> [About this task]:
Write out, precisely and in full, each line of the material.

^^^^^^^^

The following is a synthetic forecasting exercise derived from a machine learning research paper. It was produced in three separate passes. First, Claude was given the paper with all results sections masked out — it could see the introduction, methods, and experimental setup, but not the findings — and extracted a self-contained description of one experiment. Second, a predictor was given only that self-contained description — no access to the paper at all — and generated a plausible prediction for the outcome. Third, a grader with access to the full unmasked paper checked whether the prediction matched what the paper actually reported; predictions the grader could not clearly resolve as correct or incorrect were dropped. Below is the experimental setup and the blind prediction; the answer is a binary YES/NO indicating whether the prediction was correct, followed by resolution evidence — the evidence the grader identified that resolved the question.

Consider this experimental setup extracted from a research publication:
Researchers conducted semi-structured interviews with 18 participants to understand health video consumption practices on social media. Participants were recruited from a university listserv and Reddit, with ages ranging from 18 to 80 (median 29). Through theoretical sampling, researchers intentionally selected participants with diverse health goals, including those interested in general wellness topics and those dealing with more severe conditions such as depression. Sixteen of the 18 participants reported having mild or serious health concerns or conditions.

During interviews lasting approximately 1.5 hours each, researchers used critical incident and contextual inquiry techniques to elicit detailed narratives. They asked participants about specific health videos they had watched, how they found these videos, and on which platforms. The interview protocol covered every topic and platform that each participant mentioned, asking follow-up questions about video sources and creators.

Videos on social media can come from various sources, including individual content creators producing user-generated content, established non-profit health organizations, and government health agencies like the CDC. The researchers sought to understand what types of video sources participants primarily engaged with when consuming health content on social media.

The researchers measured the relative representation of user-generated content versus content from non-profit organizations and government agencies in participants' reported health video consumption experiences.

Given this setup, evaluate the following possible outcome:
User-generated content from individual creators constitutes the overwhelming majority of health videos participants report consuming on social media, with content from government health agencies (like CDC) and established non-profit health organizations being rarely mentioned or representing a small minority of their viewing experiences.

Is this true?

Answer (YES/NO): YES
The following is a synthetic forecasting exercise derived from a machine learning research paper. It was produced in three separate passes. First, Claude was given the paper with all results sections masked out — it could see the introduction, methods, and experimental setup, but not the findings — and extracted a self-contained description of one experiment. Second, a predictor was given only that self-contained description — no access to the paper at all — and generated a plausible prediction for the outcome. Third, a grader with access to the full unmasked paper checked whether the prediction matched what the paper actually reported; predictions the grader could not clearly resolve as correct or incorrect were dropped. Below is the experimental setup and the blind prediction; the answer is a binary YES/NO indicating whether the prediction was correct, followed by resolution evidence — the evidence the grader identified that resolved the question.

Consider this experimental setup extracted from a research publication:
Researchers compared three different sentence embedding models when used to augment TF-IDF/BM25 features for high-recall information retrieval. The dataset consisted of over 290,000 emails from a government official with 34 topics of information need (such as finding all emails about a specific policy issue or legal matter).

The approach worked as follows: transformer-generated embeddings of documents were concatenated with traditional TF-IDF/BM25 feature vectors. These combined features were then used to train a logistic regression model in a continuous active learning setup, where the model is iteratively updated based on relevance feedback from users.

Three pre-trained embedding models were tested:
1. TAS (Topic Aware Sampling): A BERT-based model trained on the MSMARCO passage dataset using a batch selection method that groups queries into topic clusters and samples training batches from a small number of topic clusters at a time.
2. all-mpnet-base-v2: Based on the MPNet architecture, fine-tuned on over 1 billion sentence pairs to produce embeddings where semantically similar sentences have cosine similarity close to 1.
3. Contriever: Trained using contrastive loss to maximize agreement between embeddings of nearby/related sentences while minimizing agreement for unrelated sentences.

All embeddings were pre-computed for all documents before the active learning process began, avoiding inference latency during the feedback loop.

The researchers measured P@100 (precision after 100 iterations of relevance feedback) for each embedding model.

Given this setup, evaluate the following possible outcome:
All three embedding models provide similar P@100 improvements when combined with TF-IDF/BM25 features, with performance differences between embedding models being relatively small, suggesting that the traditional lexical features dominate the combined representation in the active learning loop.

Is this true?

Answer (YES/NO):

^^^^^^^^

> [Written answer]:
The following is a synthetic forecasting exercise derived from a machine learning research paper. It was produced in three separate passes. First, Claude was given the paper with all results sections masked out — it could see the introduction, methods, and experimental setup, but not the findings — and extracted a self-contained description of one experiment. Second, a predictor was given only that self-contained description — no access to the paper at all — and generated a plausible prediction for the outcome. Third, a grader with access to the full unmasked paper checked whether the prediction matched what the paper actually reported; predictions the grader could not clearly resolve as correct or incorrect were dropped. Below is the experimental setup and the blind prediction; the answer is a binary YES/NO indicating whether the prediction was correct, followed by resolution evidence — the evidence the grader identified that resolved the question.

Consider this experimental setup extracted from a research publication:
Researchers conducted semi-structured interviews with 18 participants to understand health video consumption practices on social media. Participants were recruited from a university listserv and Reddit, with ages ranging from 18 to 80 (median 29). Through theoretical sampling, researchers intentionally selected participants with diverse health goals, including those interested in general wellness topics and those dealing with more severe conditions such as depression. Sixteen of the 18 participants reported having mild or serious health concerns or conditions.

During interviews lasting approximately 1.5 hours each, researchers used critical incident and contextual inquiry techniques to elicit detailed narratives. They asked participants about specific health videos they had watched, how they found these videos, and on which platforms. The interview protocol covered every topic and platform that each participant mentioned, asking follow-up questions about video sources and creators.

Videos on social media can come from various sources, including individual content creators producing user-generated content, established non-profit health organizations, and government health agencies like the CDC. The researchers sought to understand what types of video sources participants primarily engaged with when consuming health content on social media.

The researchers measured the relative representation of user-generated content versus content from non-profit organizations and government agencies in participants' reported health video consumption experiences.

Given this setup, evaluate the following possible outcome:
User-generated content from individual creators constitutes the overwhelming majority of health videos participants report consuming on social media, with content from government health agencies (like CDC) and established non-profit health organizations being rarely mentioned or representing a small minority of their viewing experiences.

Is this true?

Answer (YES/NO): YES
The following is a synthetic forecasting exercise derived from a machine learning research paper. It was produced in three separate passes. First, Claude was given the paper with all results sections masked out — it could see the introduction, methods, and experimental setup, but not the findings — and extracted a self-contained description of one experiment. Second, a predictor was given only that self-contained description — no access to the paper at all — and generated a plausible prediction for the outcome. Third, a grader with access to the full unmasked paper checked whether the prediction matched what the paper actually reported; predictions the grader could not clearly resolve as correct or incorrect were dropped. Below is the experimental setup and the blind prediction; the answer is a binary YES/NO indicating whether the prediction was correct, followed by resolution evidence — the evidence the grader identified that resolved the question.

Consider this experimental setup extracted from a research publication:
Researchers compared three different sentence embedding models when used to augment TF-IDF/BM25 features for high-recall information retrieval. The dataset consisted of over 290,000 emails from a government official with 34 topics of information need (such as finding all emails about a specific policy issue or legal matter).

The approach worked as follows: transformer-generated embeddings of documents were concatenated with traditional TF-IDF/BM25 feature vectors. These combined features were then used to train a logistic regression model in a continuous active learning setup, where the model is iteratively updated based on relevance feedback from users.

Three pre-trained embedding models were tested:
1. TAS (Topic Aware Sampling): A BERT-based model trained on the MSMARCO passage dataset using a batch selection method that groups queries into topic clusters and samples training batches from a small number of topic clusters at a time.
2. all-mpnet-base-v2: Based on the MPNet architecture, fine-tuned on over 1 billion sentence pairs to produce embeddings where semantically similar sentences have cosine similarity close to 1.
3. Contriever: Trained using contrastive loss to maximize agreement between embeddings of nearby/related sentences while minimizing agreement for unrelated sentences.

All embeddings were pre-computed for all documents before the active learning process began, avoiding inference latency during the feedback loop.

The researchers measured P@100 (precision after 100 iterations of relevance feedback) for each embedding model.

Given this setup, evaluate the following possible outcome:
All three embedding models provide similar P@100 improvements when combined with TF-IDF/BM25 features, with performance differences between embedding models being relatively small, suggesting that the traditional lexical features dominate the combined representation in the active learning loop.

Is this true?

Answer (YES/NO):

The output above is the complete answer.